*Exercise details*
Reproduce every line of the data below verbatim, leaving out the pictures.

Stored records:
BEGIN
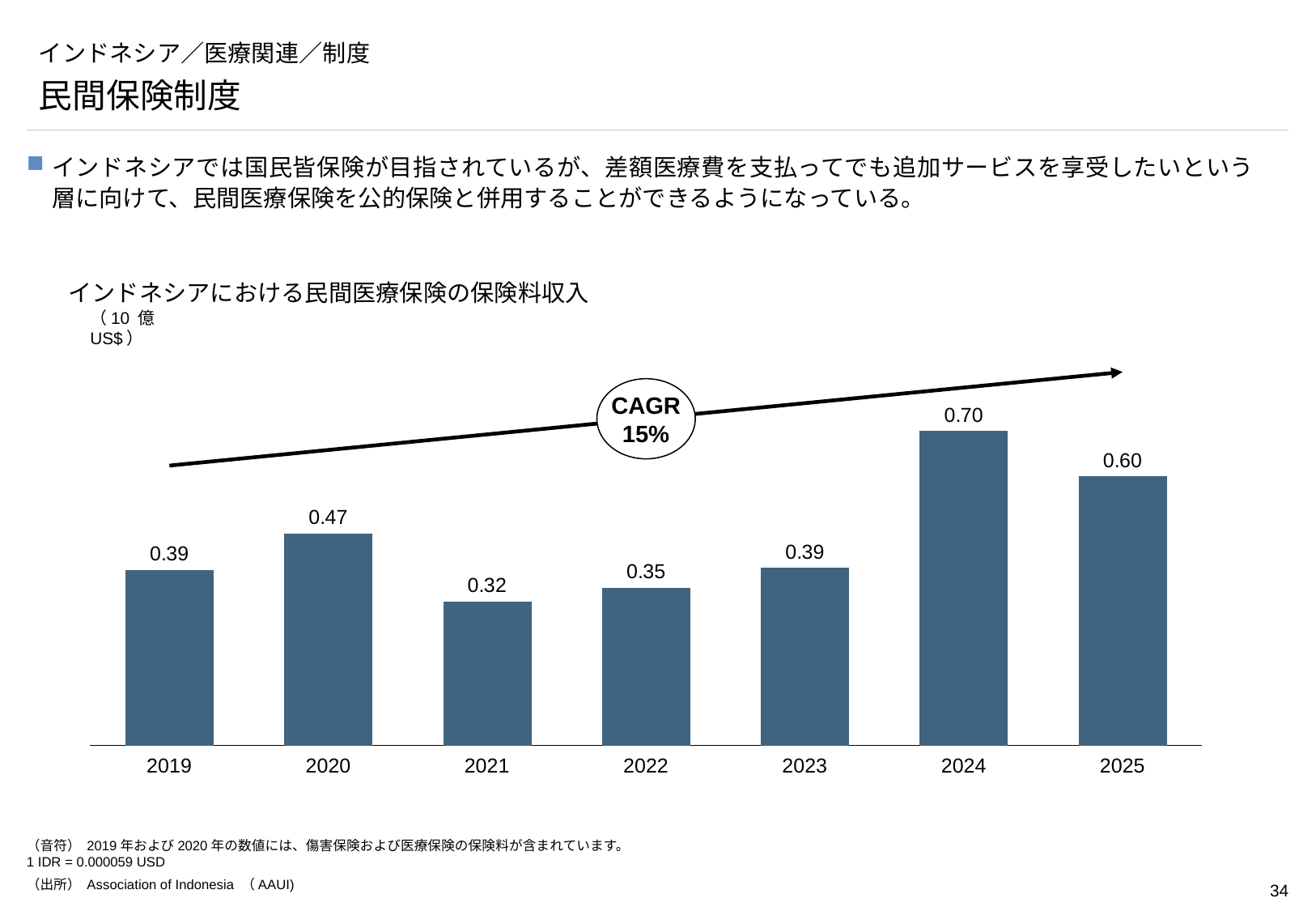
What is the difference between the values for 2024 and 2025? 0.10 What is the value for 2020? 0.47 What is the difference between the values for 2020 and 2021? 0.15 Which is larger, the value for 2022 or the value for 2023? 2023 Does the value rise or fall from 2023 to 2024? rise Which year has the highest value? 2024 What CAGR is shown in the circle on the chart? 15% Which year has the lowest value? 2021 How many years are shown on the x axis? 7 What kind of chart is this? bar chart What is the value for 2021? 0.32 What is the value for 2024? 0.70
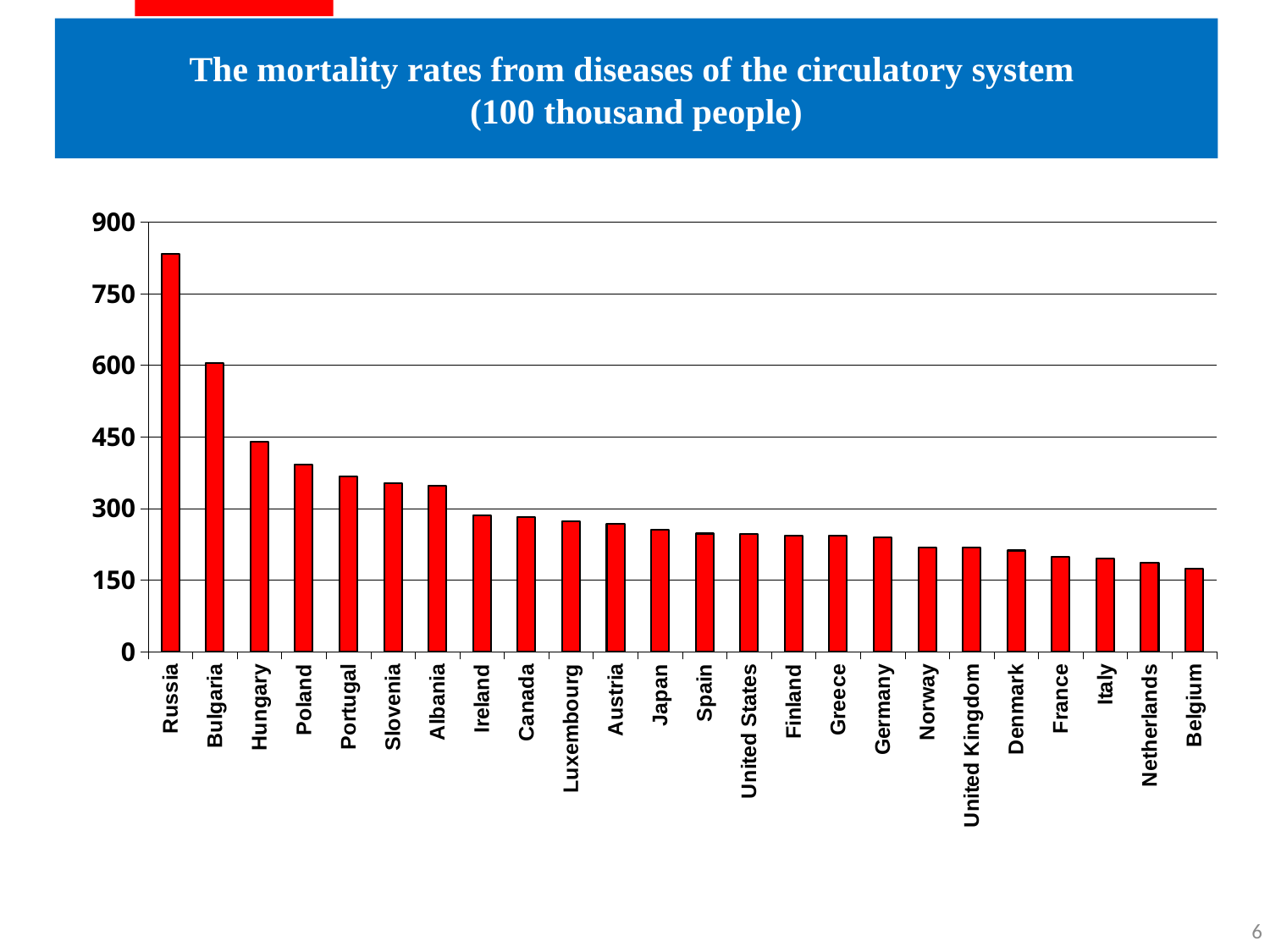
Is the value for Belgium greater or less than 300? less How many countries are shown in the chart? 24 What is the title of the chart on the slide? The mortality rates from diseases of the circulatory system (100 thousand people) Which has a lower mortality rate, Hungary or Netherlands? Netherlands Which country has the highest mortality rate in the chart? Russia What kind of chart is shown on the slide? Bar chart Is the value for Hungary greater or less than 600? less Is the value for Russia greater or less than 750? greater Which has a higher mortality rate, Poland or Ireland? Poland Which country has the lowest mortality rate in the chart? Belgium Do the values rise or fall from left to right along the x axis? Fall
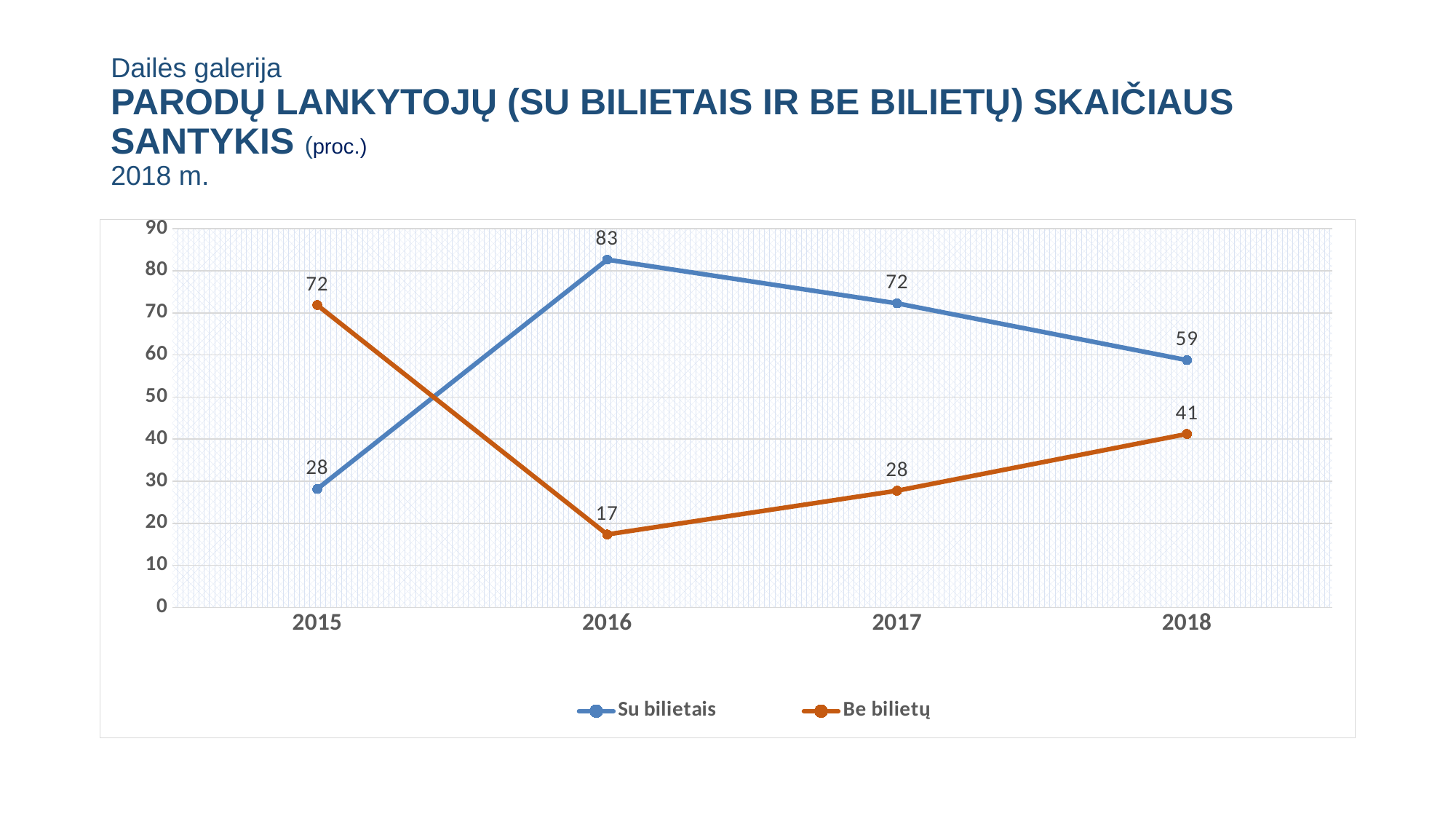
How many series does the legend list? 2 What is the difference between Su bilietais and Be bilietų in 2017? 44 What colour is the line for Be bilietų? Orange What is the value for Be bilietų in 2018? 41 What kind of chart is shown on the slide? Line chart What is the value for Be bilietų in 2015? 72 Does the Su bilietais series rise or fall from 2016 to 2018? Fall In which year is the Su bilietais value highest? 2016 Which series has the larger value in 2015, Su bilietais or Be bilietų? Be bilietų How many years are shown on the x axis? 4 What is the value for Su bilietais in 2016? 83 In which year is the Be bilietų value lowest? 2016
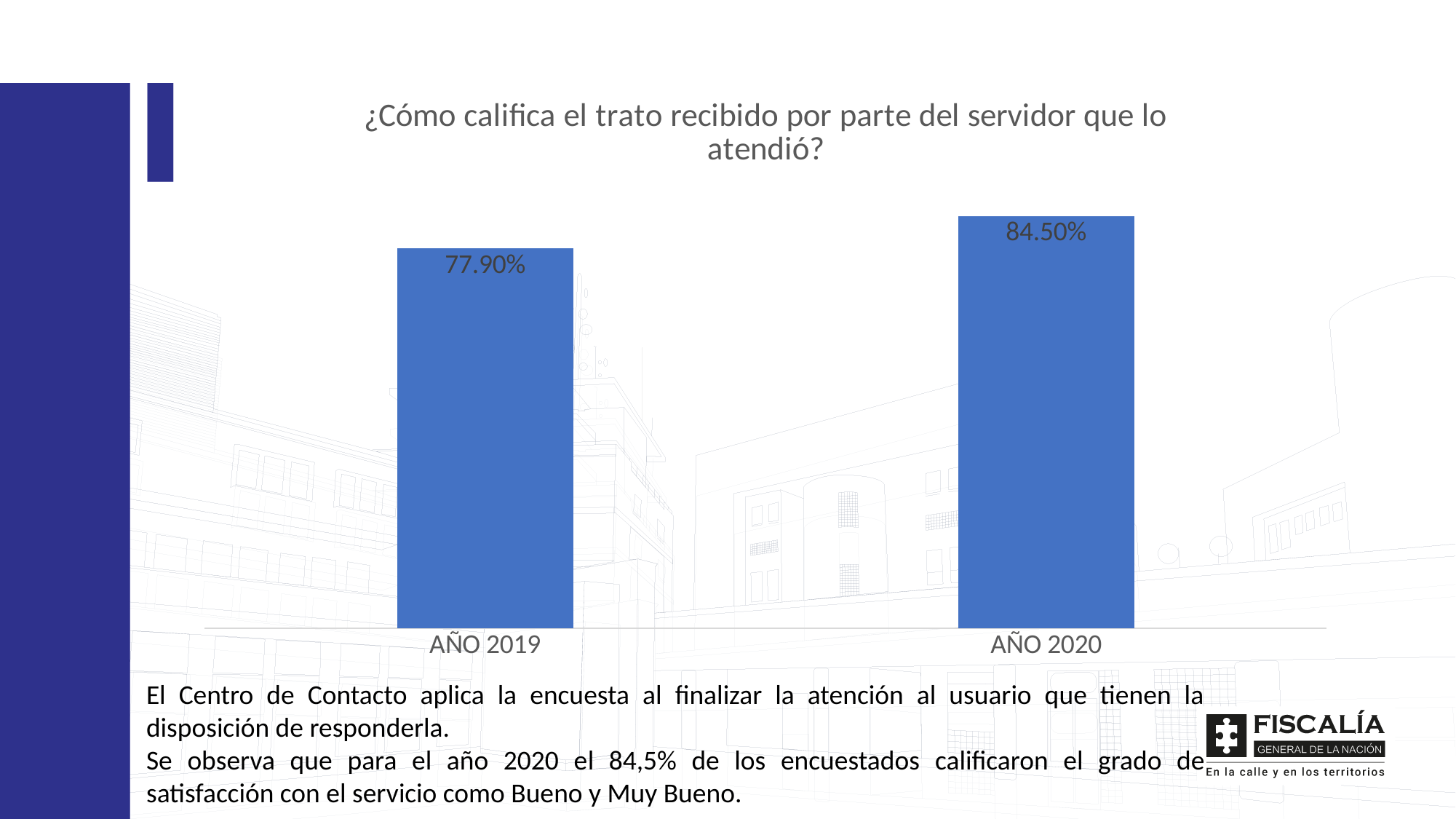
Which category has the lowest value? AÑO 2019 What kind of chart is shown on the slide? Bar chart Do the values rise or fall from AÑO 2019 to AÑO 2020? Rise Which is larger, the value for AÑO 2019 or the value for AÑO 2020? AÑO 2020 What is the difference between the values for AÑO 2020 and AÑO 2019? 6.60% What is the title of the chart? ¿Cómo califica el trato recibido por parte del servidor que lo atendió? Which category has the highest value? AÑO 2020 What colour are the bars in the chart? Blue What is the value for AÑO 2020? 84.50% What is the value for AÑO 2019? 77.90% How many categories are shown in the chart? 2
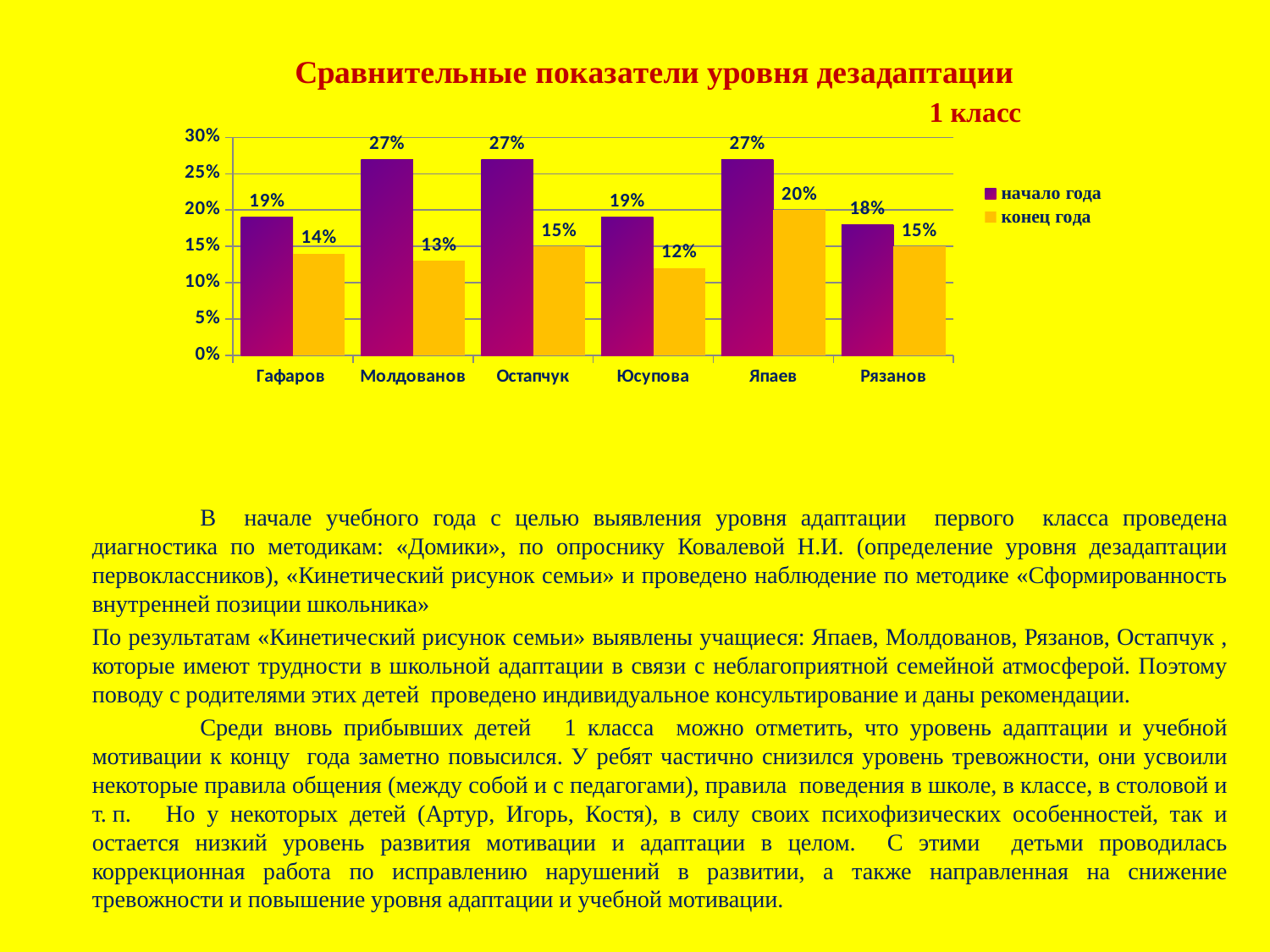
Which category has the highest value in the 'конец года' series? Япаев What is the title of the chart? Сравнительные показатели уровня дезадаптации Which category has the lowest value in the 'конец года' series? Юсупова What type of chart is shown on the slide? bar chart What is the difference between the 'начало года' and 'конец года' values for Молдованов? 14% Which is larger for Остапчук: the 'начало года' value or the 'конец года' value? начало года What is the value for Гафаров in the 'начало года' series? 19% How many series does the legend list? 2 Which category has the lowest value in the 'начало года' series? Рязанов How many categories (students) are shown on the x axis? 6 What is the value for Юсупова in the 'конец года' series? 12% What is the value for Япаев in the 'конец года' series? 20%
END
*Result of the exercise*
What is the difference between the values for 2024 and 2025? 0.10 What is the value for 2020? 0.47 What is the difference between the values for 2020 and 2021? 0.15 Which is larger, the value for 2022 or the value for 2023? 2023 Does the value rise or fall from 2023 to 2024? rise Which year has the highest value? 2024 What CAGR is shown in the circle on the chart? 15% Which year has the lowest value? 2021 How many years are shown on the x axis? 7 What kind of chart is this? bar chart What is the value for 2021? 0.32 What is the value for 2024? 0.70
Is the value for Belgium greater or less than 300? less How many countries are shown in the chart? 24 What is the title of the chart on the slide? The mortality rates from diseases of the circulatory system (100 thousand people) Which has a lower mortality rate, Hungary or Netherlands? Netherlands Which country has the highest mortality rate in the chart? Russia What kind of chart is shown on the slide? Bar chart Is the value for Hungary greater or less than 600? less Is the value for Russia greater or less than 750? greater Which has a higher mortality rate, Poland or Ireland? Poland Which country has the lowest mortality rate in the chart? Belgium Do the values rise or fall from left to right along the x axis? Fall
How many series does the legend list? 2 What is the difference between Su bilietais and Be bilietų in 2017? 44 What colour is the line for Be bilietų? Orange What is the value for Be bilietų in 2018? 41 What kind of chart is shown on the slide? Line chart What is the value for Be bilietų in 2015? 72 Does the Su bilietais series rise or fall from 2016 to 2018? Fall In which year is the Su bilietais value highest? 2016 Which series has the larger value in 2015, Su bilietais or Be bilietų? Be bilietų How many years are shown on the x axis? 4 What is the value for Su bilietais in 2016? 83 In which year is the Be bilietų value lowest? 2016
Which category has the lowest value? AÑO 2019 What kind of chart is shown on the slide? Bar chart Do the values rise or fall from AÑO 2019 to AÑO 2020? Rise Which is larger, the value for AÑO 2019 or the value for AÑO 2020? AÑO 2020 What is the difference between the values for AÑO 2020 and AÑO 2019? 6.60% What is the title of the chart? ¿Cómo califica el trato recibido por parte del servidor que lo atendió? Which category has the highest value? AÑO 2020 What colour are the bars in the chart? Blue What is the value for AÑO 2020? 84.50% What is the value for AÑO 2019? 77.90% How many categories are shown in the chart? 2
Which category has the highest value in the 'конец года' series? Япаев What is the title of the chart? Сравнительные показатели уровня дезадаптации Which category has the lowest value in the 'конец года' series? Юсупова What type of chart is shown on the slide? bar chart What is the difference between the 'начало года' and 'конец года' values for Молдованов? 14% Which is larger for Остапчук: the 'начало года' value or the 'конец года' value? начало года What is the value for Гафаров in the 'начало года' series? 19% How many series does the legend list? 2 Which category has the lowest value in the 'начало года' series? Рязанов How many categories (students) are shown on the x axis? 6 What is the value for Юсупова in the 'конец года' series? 12% What is the value for Япаев in the 'конец года' series? 20%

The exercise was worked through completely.